* [Document extract]:
○ ○ ○ ○
Hi Jason,
> > It depends on the exact system. Some have a 32-bit high-resolution
> > counter in the chipset (arch/mips/kernel/csrc-ioasic.c) giving like 25MHz
> > resolution, some have nothing but jiffies.
>
> Alright, so there _are_ machines with no c0 cycles but with a good
> clock. Yet, 25MHz is still less than the cpu cycle, so this c0 random
> ORing trick remains useful perhaps.
It's not much less than the CPU cycle really, given that the R3k CPUs are
clocked at up to 40MHz in the systems concerned and likewise the buggy R4k
CPUs run at up to 60MHz (and mind that their CP0 Count register increments
at half the clock rate, so the rate is up to 30MHz anyway). The overhead
of the calculation is more than that, let alone the latency and issue rate
of an uncached MMIO access to the chipset register.
Also the systems I have in mind and that lack a counter in the chipset
actually can make use of the buggy CP0 timer, because it's only when CP0
timer interrupts are used that the erratum matters, but they use a DS1287
RTC interrupt instead unconditionally as the clock event (see the comment
at the bottom of arch/mips/dec/time.c). But this has not been factored in
with `can_use_mips_counter' (should it just check for `mips_hpt_frequency'
being zero perhaps, meaning the timer interrupt not being used?).
Thomas, do you happen to know if any of the SGI systems that we support
had buggy early R4k chips?
> > It seems like a reasonable idea to me, but the details would have to be
> > sorted out, because where a chipset high-resolution counter is available
> > we want to factor it in, and otherwise we need to extract the right bits
> > from the CP0 Random register, either 13:8 for the R3k or 5:0 for the R4k.
○ ○ ○ ○
* [Recorded data]:
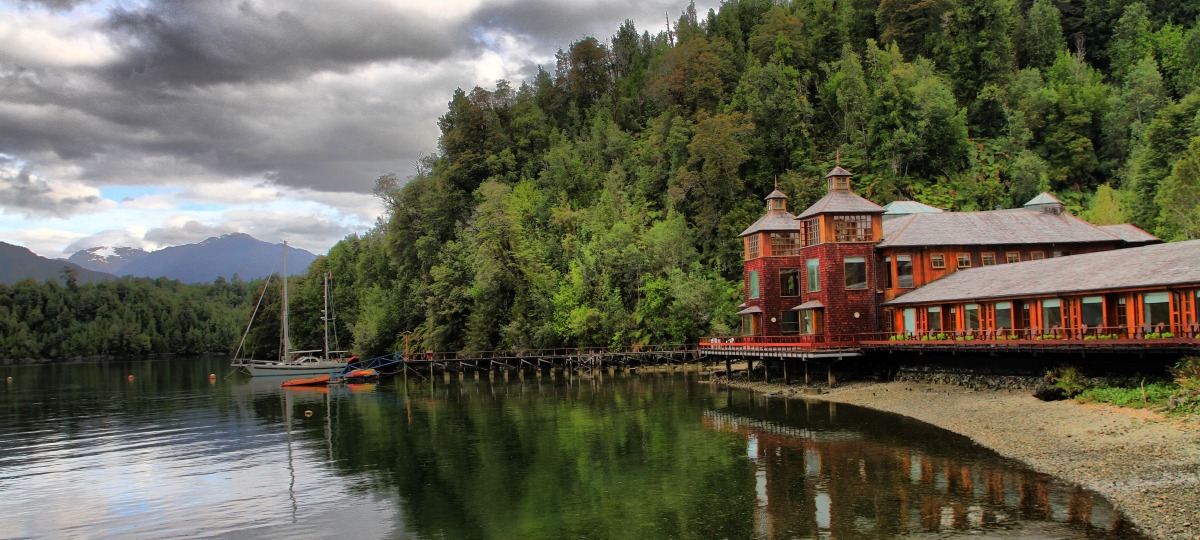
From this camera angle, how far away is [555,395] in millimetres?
53469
○ ○ ○ ○
* [Challenges]:
1 - Answer these questions about the MIPS timer thread, one answer per line:
(a) Which bits of the CP0 Random register would need to be extracted for the R4k?
(b) Up to what clock rate are the R3k CPUs clocked in the systems concerned?
(c) Which device's interrupt do the systems lacking a chipset counter use as the clock event?
2 - Resume the MIPS timer thread from its last line, writing the reply that comes after the quoted passage.
The data placed after the MIPS timer thread play no part in any task.

* [Exercise results]:
1 -
(a) Bits 5:0.
(b) Up to 40MHz.
(c) The DS1287 RTC.

2 -
>
> One thing we could do here that would seemingly cover all the cases
> without losing _that_ much would be:
>
> return (random_get_entropy_fallback() << 13) | ((1<<13) - read_c0_random());
Except this would have to be:
return (random_get_entropy_fallback() << 14) | ((1<<14) - read_c0_random());
of course, as bit 13 is still one of the active ones in the R3k CP0 Random
register.
> Or in case the 13 turns out to be wrong on some hardware, we could
> mitigate the effect with:
>
> return (random_get_entropy_fallback() << 13) ^ ((1<<13) - read_c0_random());
There are two variants only of the CP0 Random register that we can ever
encounter, as it's been de-facto standardised in early 1990s already and
then written down in the MIPSr1 architecture specification ~2000. So I
think it may make sense to actually handle them both explictitly with
individual calculations, possibly conditionalised on a CONFIG setting or
`cpu_has_3kex', because kernels that support the two variants of the MMU
architecture are mutually incompatible.
Ah, there's that buggy non-compliant JZ4740 chip too. I guess we can
figure out how many CP0 Random bits it implements, though it may be worth
noting that architecturally the register is not required to decrement, so
again it may be good to double-check how the JZ4740 selects the values
there.
I think the check for a buggy CP0 timer in `can_use_mips_counter' should
also be qualified with !(CONFIG_CPU_MIPS32 || CONFIG_CPU_MIPS64), which
will reduce the function to a constant 1 for the overwhelming majority of
systems out there, without a need to refer to CP0 PRId every time.
> As mentioned in the 1/xx patch of this series,
> random_get_entropy_fallback() should call the highest resolution thing.
> We then shave off the least-changing bits and stuff in the
> faster-changing bits from read_c0_random(). Then, in order to keep it
> counting up instead of down, we do the subtraction there.
Isn't it going to be an issue for an entropy source that the distribution
of values obtained from the CP0 Random bit-field is not even, that is some
values from the 6-bit range will never appear?
> What do you think of this plan?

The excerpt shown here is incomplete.